Resilient supply chains can be recovered from disaster and can even become a source of competitive advantage. They will have higher levels of security, which can help you to expand into new markets and value segments.

There are five major strategies to improve resilience. The simplest, and perhaps most popular, is to create buffer capacity. This method will be costly, though, so supply chain leaders may find it difficult to justify the costs.

Next is understanding your data. Taking a more strategic approach to managing your supply chain risk, you can leverage data analytics and information to stay ahead of potential problems. Use your data to isolate opportunities to drive greater efficiencies that could lead to reduced costs and quicker response times.

Compliance is getting more complicated and cumbersome. Keeping tabs on regulatory changes and working with an informed business partner is one key to helping you manage compliance.

Changing the way you think about risk—from a negative to an opportunity and strategic component—can also create value for your organization. Review existing processes, like initial due diligence, vendor selection, off-boarding, and more to gauge the likelihood of failure. Then, rebuild those processes, making them in a way that identifies disruptions before they occur.

Finally, flexibility and being nimble are pillars of success. Develop and implement contingency plans and backups for the inevitable. Participating in a risk assessment activity can help you to flush out potential problems and create solutions before the risk occurs.

How can a supply chain build resilience?
The first step is assessing suppliers and diversifying their networks. From there, a company must develop a crisis response team. It is also necessary to document processes and create a single source of truth. Additionally, companies should stay up-to-date with current events and create multiple contingency plans.

Supply chain resilience can be achieved through multiple venues and designs. A company that relies on a few suppliers may not be able to respond quickly enough if a disaster occurs. If it is an outlier event, the company should invest in the infrastructure and training necessary to deal with it. Then, it will be more likely to avoid disruptions.

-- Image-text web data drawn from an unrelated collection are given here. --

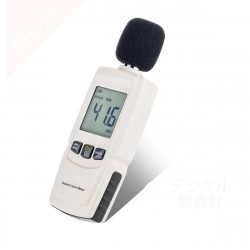 Fonometro decibelmetre decibel meter misura fonometro schermo lcd gm1352 benetech 30-130dB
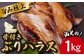 西京漬けとみりん干し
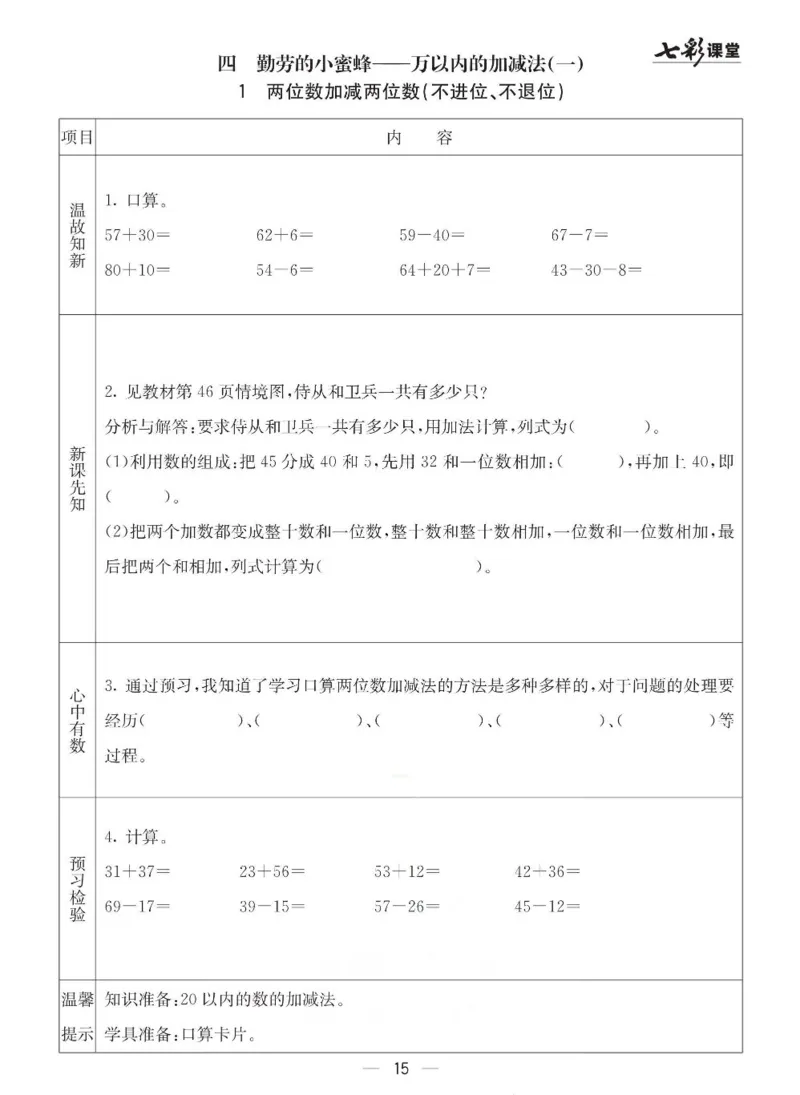 《七彩课堂》预习卡-数学2年级下册（63QD）_二年级上下册资料_小学二年级学习资料-25年更新版_2-04、小学二年级数学下册_2-4-2、练习题、作业、试题、试卷_青岛版63_电子册类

This will also help the company manage its supply chain and build resilience. It will ultimately depend on the business and market strategy of a company.

A mature supply chain risk management strategy will be able to adapt to disruption while satisfying its customers. It will be able to react faster to market changes and supplier changes with the best possible data. The use of smart supply chain management tools is increasingly popular and can provide many benefits to an organization. However, a well-developed risk management strategy will ensure that a supply chain is not only a good fit for a brand, but that it is also an effective way to improve a company's reputation.

In addition to assessing risk factors, purchasing managers can also use a simple risk assessment system to rate suppliers.


Jack Cunningham, a purchasing manager at a global consumer products company, assigns each supplier a score from one to five. With this information, he can compare each partner against the other. For example, a purchasing manager can evaluate the risk of a new partner if it can reduce the risk of the original supplier.

Creating a resiliency plan is not a walk in the park. That’s where our team comes in. We can help you to know about and to understand the regulations you face while helping you to create a plan that reduces risk.